Display each line of the data below that contains the word "sign", copying those lines unchanged.

■ **DATA PROVIDED**
* * * * * * * * *

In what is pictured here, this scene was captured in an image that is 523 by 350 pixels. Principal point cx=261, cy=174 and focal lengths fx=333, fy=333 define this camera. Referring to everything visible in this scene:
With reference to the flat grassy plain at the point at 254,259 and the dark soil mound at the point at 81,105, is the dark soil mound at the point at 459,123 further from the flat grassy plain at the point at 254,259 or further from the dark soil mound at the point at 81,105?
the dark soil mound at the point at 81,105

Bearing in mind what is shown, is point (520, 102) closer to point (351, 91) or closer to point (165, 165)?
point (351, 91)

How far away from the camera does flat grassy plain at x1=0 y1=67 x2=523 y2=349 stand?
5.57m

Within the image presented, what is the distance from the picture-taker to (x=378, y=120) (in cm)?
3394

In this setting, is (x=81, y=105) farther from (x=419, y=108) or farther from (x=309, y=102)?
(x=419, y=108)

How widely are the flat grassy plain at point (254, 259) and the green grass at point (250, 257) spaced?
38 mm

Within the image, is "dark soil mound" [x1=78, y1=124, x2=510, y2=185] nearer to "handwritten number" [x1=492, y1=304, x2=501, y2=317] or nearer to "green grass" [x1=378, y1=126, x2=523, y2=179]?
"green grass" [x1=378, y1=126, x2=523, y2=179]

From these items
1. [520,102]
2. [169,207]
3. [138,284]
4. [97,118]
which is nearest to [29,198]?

* * * * * * * * *

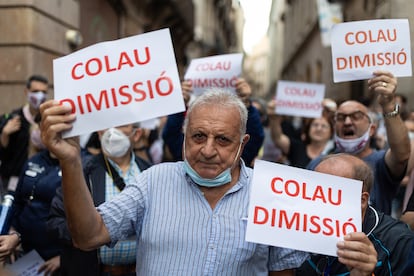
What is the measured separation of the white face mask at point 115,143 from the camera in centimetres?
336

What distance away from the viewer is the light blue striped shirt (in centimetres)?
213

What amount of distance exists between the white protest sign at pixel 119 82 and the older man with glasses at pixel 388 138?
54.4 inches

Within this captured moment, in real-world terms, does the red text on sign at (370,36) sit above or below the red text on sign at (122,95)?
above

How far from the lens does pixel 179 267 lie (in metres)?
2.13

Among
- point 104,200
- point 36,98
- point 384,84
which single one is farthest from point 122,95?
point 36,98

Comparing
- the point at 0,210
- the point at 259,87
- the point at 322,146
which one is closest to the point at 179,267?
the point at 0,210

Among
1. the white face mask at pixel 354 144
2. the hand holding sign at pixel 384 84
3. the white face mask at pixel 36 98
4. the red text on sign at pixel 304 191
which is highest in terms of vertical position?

* * * * * * * * *

■ **FINAL RESULT**
What amount of distance exists between the white protest sign at pixel 119 82 and the older man with glasses at pixel 388 138?
Within this captured moment, in real-world terms, does the red text on sign at (370,36) sit above or below the red text on sign at (122,95)?
2. the hand holding sign at pixel 384 84
4. the red text on sign at pixel 304 191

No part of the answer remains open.